▶ [DATASET RECORDS]
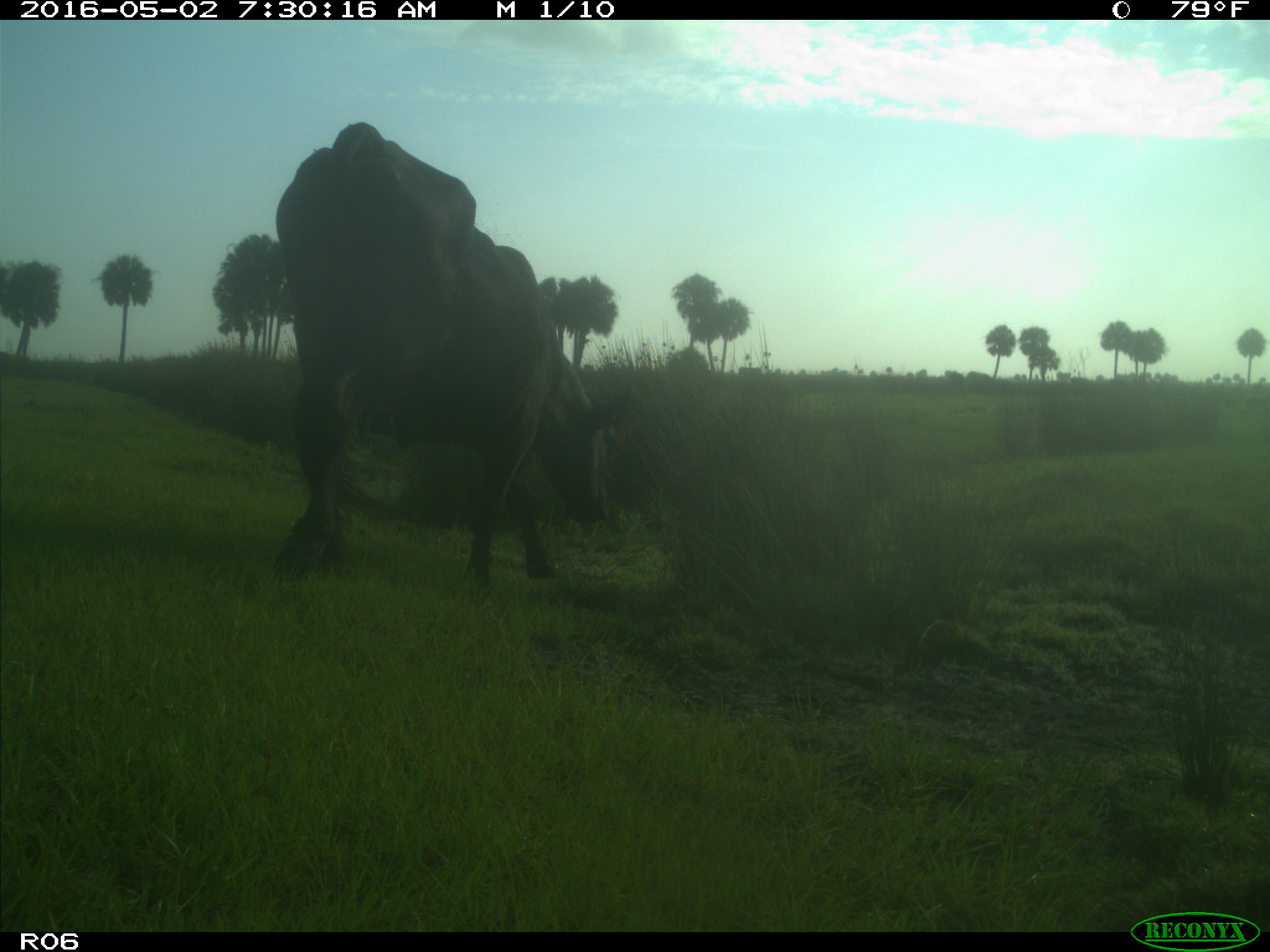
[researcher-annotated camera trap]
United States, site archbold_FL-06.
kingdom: Animalia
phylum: Chordata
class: Mammalia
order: Artiodactyla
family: Bovidae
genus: Bos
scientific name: Bos taurus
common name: domestic cow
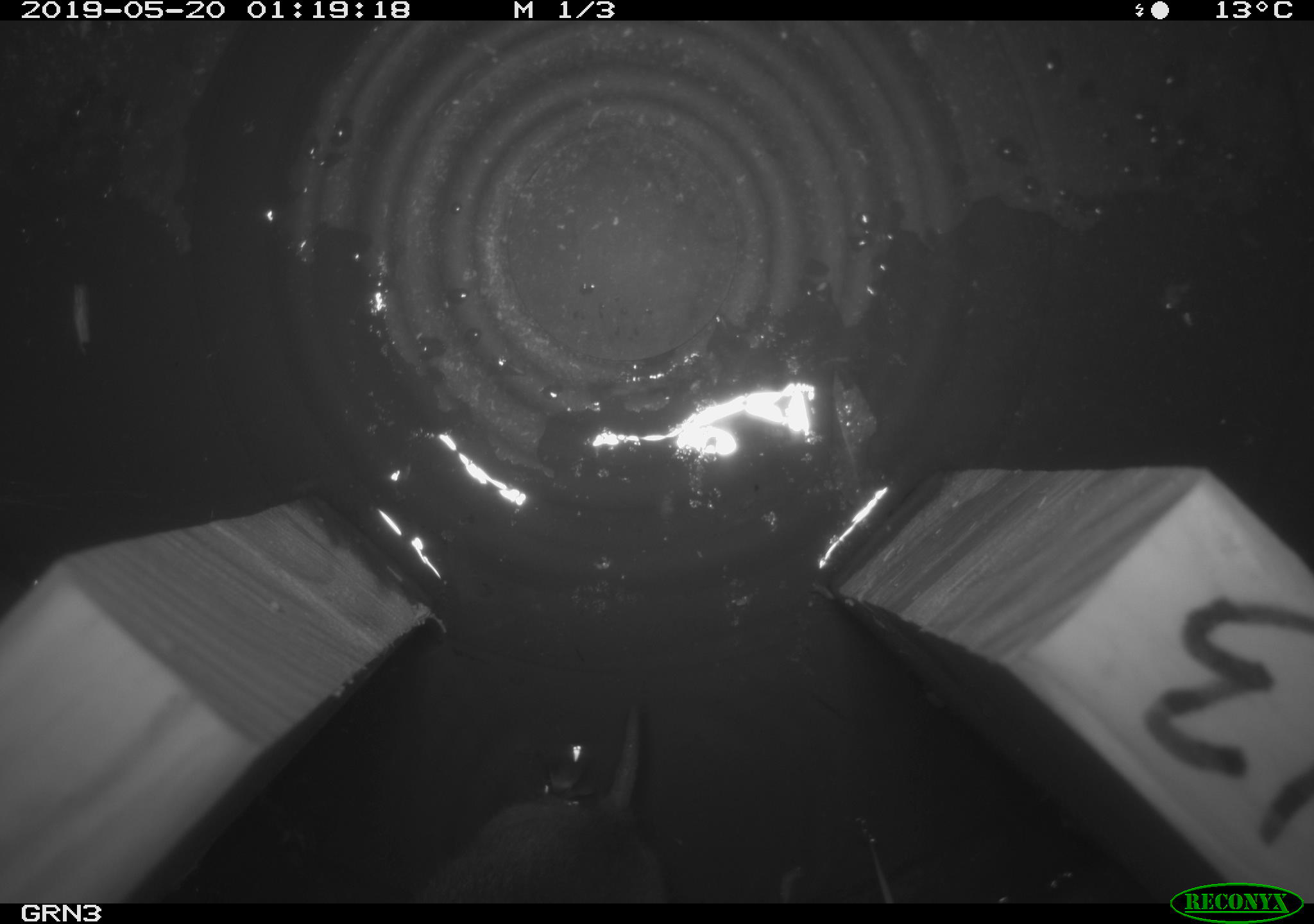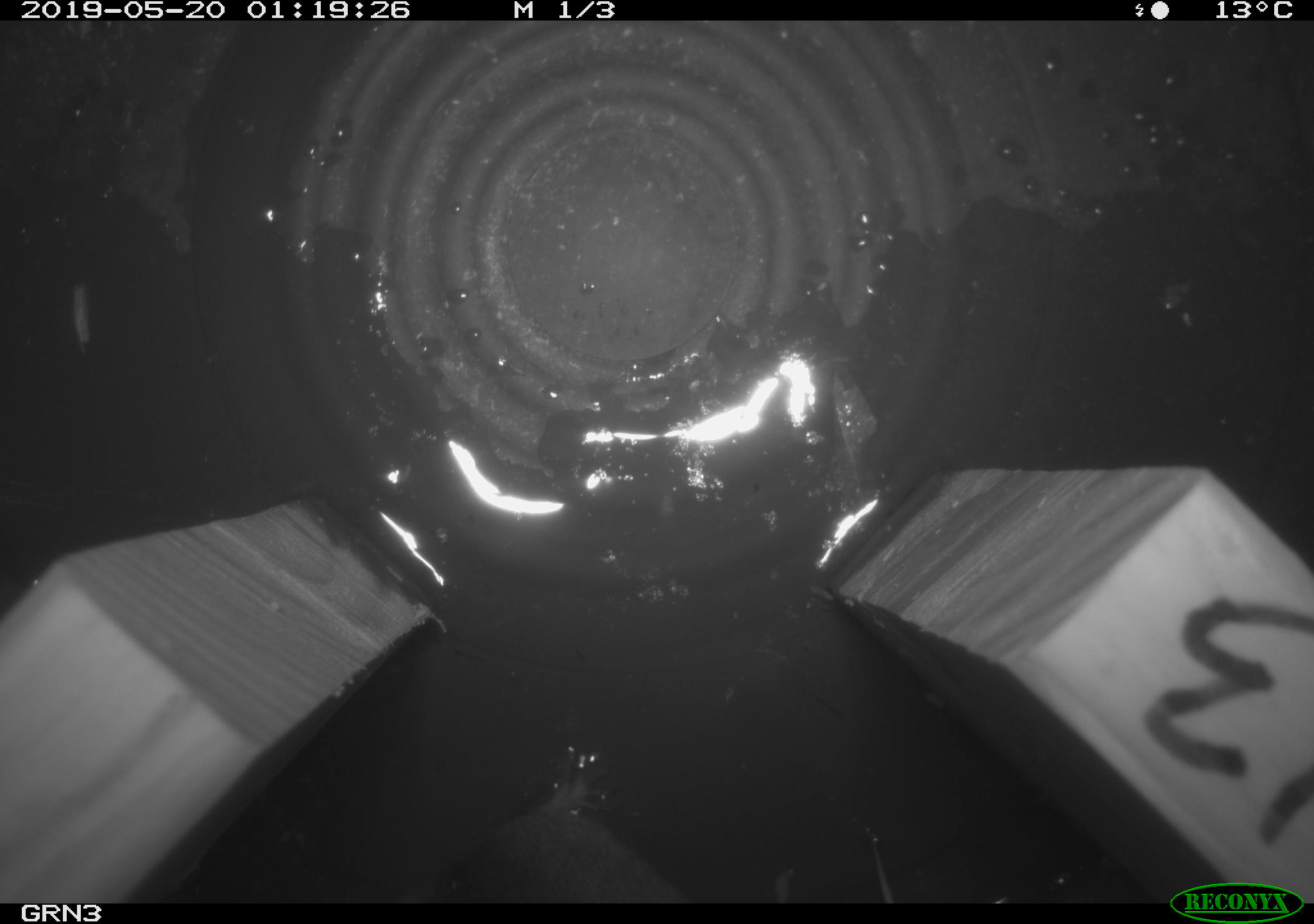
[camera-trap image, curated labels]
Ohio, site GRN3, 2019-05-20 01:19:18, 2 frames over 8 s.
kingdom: Animalia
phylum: Chordata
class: Mammalia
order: Rodentia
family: Cricetidae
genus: Microtus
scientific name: Microtus pennsylvanicus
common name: meadow vole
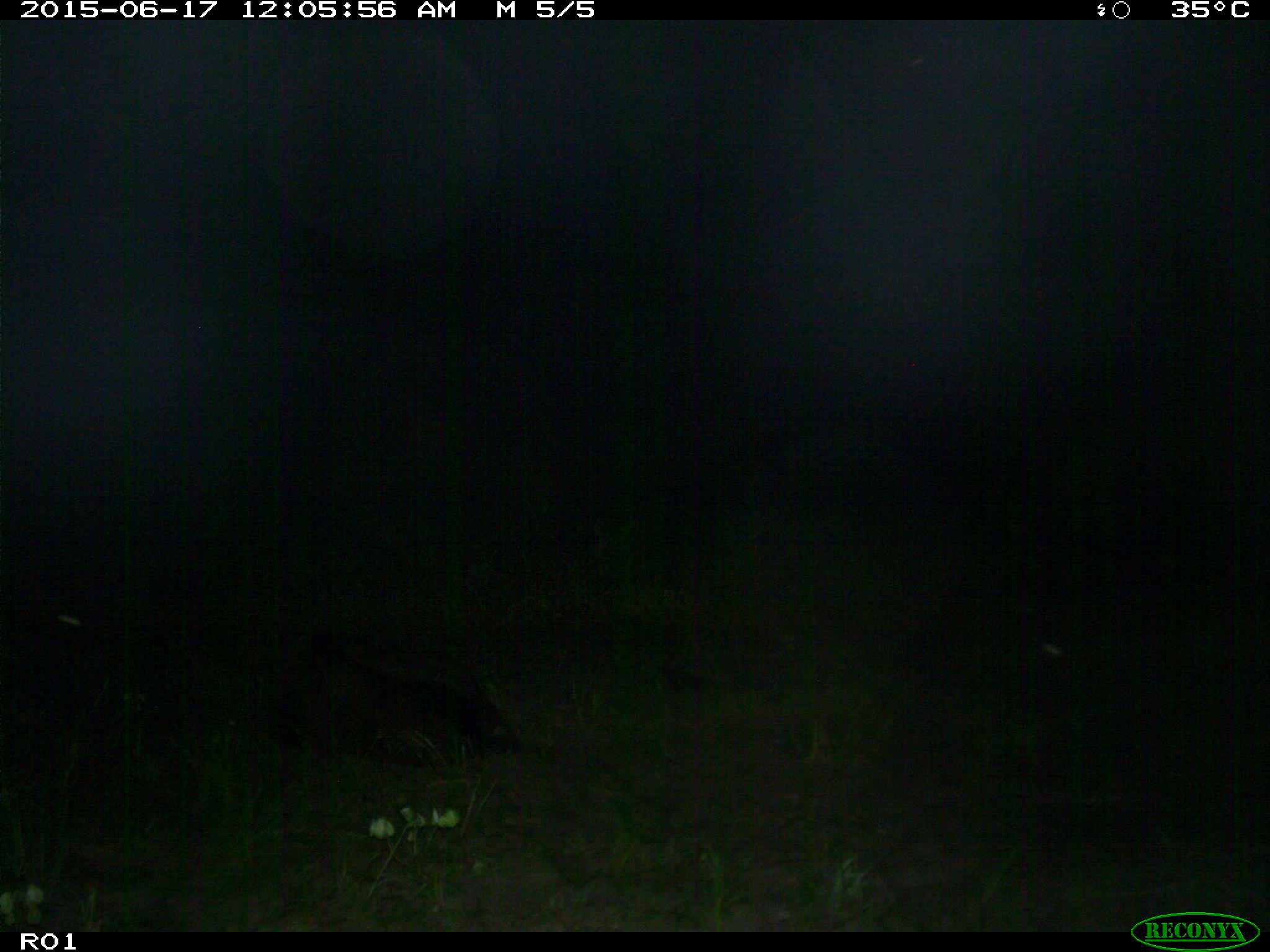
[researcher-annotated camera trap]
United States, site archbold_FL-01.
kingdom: Animalia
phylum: Chordata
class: Mammalia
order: Artiodactyla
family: Bovidae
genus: Bos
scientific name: Bos taurus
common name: domestic cow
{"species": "Bos taurus (domestic cow)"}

▶ [WHAT THE TASK REQUIRES] Each line above with the string "States" in it should be located and copied.

▶ [ANSWER BOX]
United States, site archbold_FL-06.
United States, site archbold_FL-01.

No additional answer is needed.